Можно ли называть то, к чему ведут читателя лучшие текс­ты такого рода, «катарсисом»? Если слово это слишком нераз­рывно связано в нашем сознании с тем, с чем связывал его Ари­стотель, то есть с трагическим началом, лучше обойтись без не­го: трагическое начало здесь решительно невозможно, все имеет принципиально иную тональность, как-то иначе звучит — то ли по-детски, то ли по-старчески, но смирнее; больше слабости, но и больше надежды, чем допустимо в трагедии. А может быть, есть какой-то иной катарсис, кроме трагического? Но дело не в словах. Как это ни назвать, суть остается той же: глаза пла­чут и сердце уязвлено, однако и согрето, на душу сходит мир, а мысль яснеет и твердеет.

Каким же видится мысли в таком состоянии мир? Есть не­сколько простейших символов, без которых тогда не могла обой­тись ни одна вера и ни одна литература. Назовем два из них: это пещера и жемчужина.

Пещера — это мир, весь дольний мир мрака и несвобо­ды. Он потому и пещера, что в нем темно и тесно душе, что он замкнут и застит от ума свет, разлитый за его пределами.

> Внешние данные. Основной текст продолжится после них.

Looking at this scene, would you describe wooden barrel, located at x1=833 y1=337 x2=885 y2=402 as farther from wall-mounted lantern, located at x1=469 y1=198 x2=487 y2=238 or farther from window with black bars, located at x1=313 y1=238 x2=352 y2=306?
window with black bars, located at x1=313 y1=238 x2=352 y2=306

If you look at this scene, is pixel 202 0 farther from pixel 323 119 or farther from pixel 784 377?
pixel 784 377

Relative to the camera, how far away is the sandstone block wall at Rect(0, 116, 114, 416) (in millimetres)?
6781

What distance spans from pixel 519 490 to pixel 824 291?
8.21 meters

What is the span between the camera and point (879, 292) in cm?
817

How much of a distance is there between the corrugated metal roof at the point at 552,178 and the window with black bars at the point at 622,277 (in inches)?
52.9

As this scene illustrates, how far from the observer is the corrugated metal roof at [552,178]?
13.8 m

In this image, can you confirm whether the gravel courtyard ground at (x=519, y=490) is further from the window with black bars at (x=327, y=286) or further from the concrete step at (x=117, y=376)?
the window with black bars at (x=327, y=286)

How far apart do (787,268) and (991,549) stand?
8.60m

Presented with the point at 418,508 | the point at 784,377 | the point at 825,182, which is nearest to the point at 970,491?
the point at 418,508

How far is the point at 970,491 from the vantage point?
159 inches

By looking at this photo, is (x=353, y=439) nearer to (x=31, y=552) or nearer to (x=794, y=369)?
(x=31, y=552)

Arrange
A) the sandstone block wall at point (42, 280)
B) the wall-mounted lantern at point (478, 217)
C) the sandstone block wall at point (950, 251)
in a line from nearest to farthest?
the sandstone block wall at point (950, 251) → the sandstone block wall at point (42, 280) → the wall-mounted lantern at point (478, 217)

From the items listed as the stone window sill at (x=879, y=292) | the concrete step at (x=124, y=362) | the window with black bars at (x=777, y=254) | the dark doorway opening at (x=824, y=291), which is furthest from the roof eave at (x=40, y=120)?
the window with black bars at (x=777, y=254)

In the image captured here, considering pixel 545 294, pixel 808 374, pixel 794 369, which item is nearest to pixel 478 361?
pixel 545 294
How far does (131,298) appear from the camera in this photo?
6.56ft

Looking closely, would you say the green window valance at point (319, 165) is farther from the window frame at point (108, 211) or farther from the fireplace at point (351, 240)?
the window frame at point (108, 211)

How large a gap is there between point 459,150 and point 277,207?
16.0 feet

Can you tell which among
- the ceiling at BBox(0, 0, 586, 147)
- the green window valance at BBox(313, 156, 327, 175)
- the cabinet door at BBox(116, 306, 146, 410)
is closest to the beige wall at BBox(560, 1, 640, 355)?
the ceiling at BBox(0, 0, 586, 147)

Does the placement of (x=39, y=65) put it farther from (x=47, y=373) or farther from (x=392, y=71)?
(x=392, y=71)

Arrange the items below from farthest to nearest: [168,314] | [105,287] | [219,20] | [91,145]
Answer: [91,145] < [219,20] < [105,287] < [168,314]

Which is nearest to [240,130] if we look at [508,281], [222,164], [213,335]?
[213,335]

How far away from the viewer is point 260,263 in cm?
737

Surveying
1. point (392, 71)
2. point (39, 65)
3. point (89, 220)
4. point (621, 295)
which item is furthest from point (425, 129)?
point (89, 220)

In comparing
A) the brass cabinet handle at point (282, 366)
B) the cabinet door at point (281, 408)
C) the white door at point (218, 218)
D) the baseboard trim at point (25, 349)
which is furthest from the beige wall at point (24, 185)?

Ко­нечно, эпоха, о которой мы говорим, не впервые изобрела упо­добление материального космоса — пещере; когда-то, как из­вестно, к нему прибег еще Платон, представивший (в нача­ле VII книги своего «Государства») чувственное сознание как сознание узника в подземелье, который видит лишь тени пред­метов, падающие из зоны света, но не может увидеть ни са­мих предметов, ни источников света. Под конец античности этот образ приобрел большую популярность, задевая очень чувствительные струны в душах людей; неоплатоник Порфирий, написавший трактат «О пещере нимф», соединил плато­новскую метафору с эмблематикой мистерий иранского бога Митры, которые вошли в моду на самом закате средиземно­морского язычества, подготавливая воображение к образно­сти манихейства.

Из Ветхого Завета выплывало древнее ближневосточное пред­ставление о «небесной тверди», накрывающей землю, как шатер или сводчатое перекрытие, и через него символ пещеры обретал конкретную, пластическую наглядность: внутреннее пространст­во пещеры — это «поднебесный» мир, свод пещеры — «твердь», вольное пространство вне пещеры — "занебесный» мир" [22].